Leveraging RAFT Storage for Resilient Secret Management: Deploying HashiCorp Vault on GKE (High Availability Mode)

PJ
Google Cloud - Community

--

August 15, 2024

PJ Resident Architect, Google Cloud

What is HashiVault, & Why Hashi Vault? Because your secrets deserve a vacation in Fort Knox, not a sticky note on your monitor. Jokes apart, In today’s world, applications and systems rely on a multitude of secrets — passwords, API keys, certificates, and more. These sensitive pieces of information are the keys to your kingdom, and keeping them safe is paramount. That’s where HashiCorp Vault comes in. HashiCorp Vault works “secret management as a service,” model. It provides a centralized, secure, and audit-able way to manage and protect these critical assets. Some of the benefits it provides over traditional secret management solutions is to act as a static secret store for encrypted key-value pairs; a secret generation tool to dynamically generate on-the-fly credentials; and pass-through encryption service so that applications don’t need to roll their own encryption.

Deployment Strategy There are few choices that need to be made for a well thought HashiVault deployment configuration. Those are mentioned below as you keep reading, at high level they fall in 3 categories — choice of platform, Vault Mode & Choice of Backend datastore.

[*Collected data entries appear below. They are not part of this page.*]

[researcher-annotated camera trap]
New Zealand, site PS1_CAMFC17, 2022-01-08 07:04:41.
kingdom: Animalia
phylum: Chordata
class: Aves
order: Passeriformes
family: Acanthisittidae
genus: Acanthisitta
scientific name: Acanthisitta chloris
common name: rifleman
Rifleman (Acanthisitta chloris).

  1. While you can certainly run HashiCorp Vault on a standalone virtual machine (VM), deploying it on a Google Kubernetes Engine (GKE) cluster unlocks a whole new world of benefits. GKE brings enhanced manageability, robust security, effortless scalability, and cost efficiency to the table, making it an increasingly popular choice for organizations looking to safeguard their sensitive data. Whether you choose GKE Autopilot or Standard, you’ll be well on your way to harnessing the power of Vault within a resilient and scalable Kubernetes environment. This article will guide you through the key steps to set up a GKE cluster and deploy Vault in High Availability (HA) mode.
  2. Vault can be deployed in 3 different modes depending upon the requirements and environment being deployed to. Dev Mode Ideal for development and testing environments, It’s pre-configured with an in-memory storage backend and automatically unseals and initializes itself upon startup. Standby Mode, the Lone Ranger is a solo Vault server that uses a file storage back-end. While it’s a simple setup, it lacks the security and resilience needed for production environments. High Availability (HA) Mode is where Vault shines in production This mode creates three replicas of your Vault server for fault tolerance. If one server fails, the others step in seamlessly, ensuring uninterrupted access to your secrets. HA Mode also utilizes a more sophisticated storage back-end like RAFT for data consistency and durability.
  3. Third & a critical decision determining the resilience and high availability (HA) of your HashiCorp Vault deployment is the selection of the storage back-end. This back-end forms the bedrock upon which Vault’s fault tolerance and data replication mechanisms are constructed, playing a pivotal role in ensuring continuous access to your sensitive data. Currently, several storage back-ends support HA mode for Vault, with HashiCorp’s Integrated Storage emerging as the recommended default for new deployments. This integrated solution boasts a streamlined setup process and optimized performance, making it an attractive option for many users. However, Consul remains a widely used and fully supported back end, particularly favored in environments where Consul is already established for other purposes. While Integrated Storage and Consul are the most common choices, it’s worth noting that ZooKeeper and etcd also offer viable alternatives. Each of these back-ends possesses unique strengths and considerations, making the selection process a nuanced one that should align with your specific organizational requirements and infrastructure landscape. This tutorial will follow setting us Integrated Storage with HashiVault instance. Some relevant links are mentioned for reference.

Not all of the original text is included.